Senate leadership is considering a push to pass a drastically watered down version of Obamacare repeal in order to move to negotiations with members of the House, in a last-ditch effort to make good on a seven-year campaigning point for congressional Republicans.
The measure being floated is known as the “skinny repeal,” and it is believed to be the only way Republicans can pass a bill through the Senate to send to the House for final negotiations. The bill is likely to include a repeal of Obamacare’s individual mandate and the medical device tax.
Senators are expected to debate two options — the Better Care Reconciliation Act (BCRA) and a clean, repeal-only piece of legislation — both of which appear to fall short of the 50 votes needed to pass in the Senate under budget reconciliation. (RELATED: What The Health Are They Voting On?)
A number of moderate Republican senators are unwilling to support the BCRA because it institutes steep funding roll backs for Obamacare’s Medicaid expansion program. Some 20 Republican senators serve in states that chose to expand Medicaid under Obamacare, and millions of their constituents have obtained insurance coverage through the program. As a result, the BCRA is likely a hard sell for moderate Republicans that are currently on the fence.
The repeal-only measure, called the Obamacare Repeal Reconciliation Act of 2017, is the other bill. The clean repeal bill would entirely repeal Obamacare without a replacement, but passing it is rather improbable. The Congressional Budget Office projected the repeal-only bill would leave 27 million Americans without health coverage in 2020, a figure that is likely to cause moderate Republicans and Democrats to vote against the amendment. (RELATED: Third Time’s A Charm: CBO Releases Report On GOP’s Third Health Care Attempt)

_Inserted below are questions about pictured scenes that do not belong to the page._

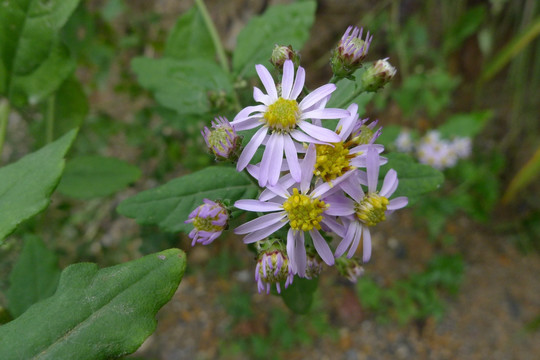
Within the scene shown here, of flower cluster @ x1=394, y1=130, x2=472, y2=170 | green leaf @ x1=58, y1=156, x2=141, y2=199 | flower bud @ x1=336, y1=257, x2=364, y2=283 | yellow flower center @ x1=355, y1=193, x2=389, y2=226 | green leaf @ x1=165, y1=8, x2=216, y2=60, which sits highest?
flower cluster @ x1=394, y1=130, x2=472, y2=170

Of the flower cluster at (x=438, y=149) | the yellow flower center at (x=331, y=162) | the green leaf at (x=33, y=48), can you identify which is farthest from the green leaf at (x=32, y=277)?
the flower cluster at (x=438, y=149)

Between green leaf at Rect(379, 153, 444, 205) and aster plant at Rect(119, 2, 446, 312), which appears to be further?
green leaf at Rect(379, 153, 444, 205)

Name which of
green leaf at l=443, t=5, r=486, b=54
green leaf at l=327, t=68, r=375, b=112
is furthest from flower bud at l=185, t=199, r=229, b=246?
green leaf at l=443, t=5, r=486, b=54

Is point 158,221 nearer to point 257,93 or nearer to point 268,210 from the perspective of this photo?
point 268,210

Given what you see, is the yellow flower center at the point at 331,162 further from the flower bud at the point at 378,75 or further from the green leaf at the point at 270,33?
the green leaf at the point at 270,33

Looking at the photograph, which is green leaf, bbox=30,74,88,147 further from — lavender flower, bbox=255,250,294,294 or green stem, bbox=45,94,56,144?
lavender flower, bbox=255,250,294,294

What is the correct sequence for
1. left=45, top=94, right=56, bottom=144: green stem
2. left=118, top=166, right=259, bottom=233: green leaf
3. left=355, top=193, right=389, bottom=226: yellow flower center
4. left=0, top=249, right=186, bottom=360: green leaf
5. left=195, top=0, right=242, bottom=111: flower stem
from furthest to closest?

Senate Majority Leader Mitch McConnell of Kentucky is expected to kick off the proceedings Tuesday with a procedural vote on the bill the House passed May 4 – the American Health Care Act. If the motion is approved, McConnell can start offering various amendments to the bill for consideration.

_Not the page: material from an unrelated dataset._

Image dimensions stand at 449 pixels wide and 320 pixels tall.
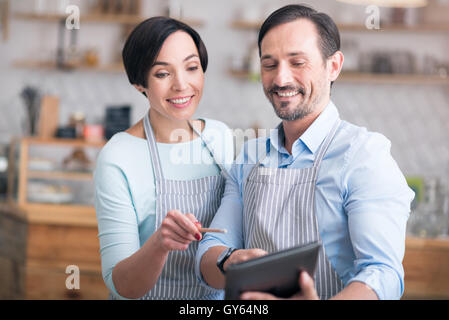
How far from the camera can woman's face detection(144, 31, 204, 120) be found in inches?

Senate leadership is desperate to get to 50 votes on some version of health care reform. Leadership is telling wayward Republican senators that they need to pass a bill, literally any bill, so they can get to negotiations with the House. At that point, the sell is they can fix the legislation.
There best option appears to be the skinny repeal, which is expected to be offered after senators vote on the two other options.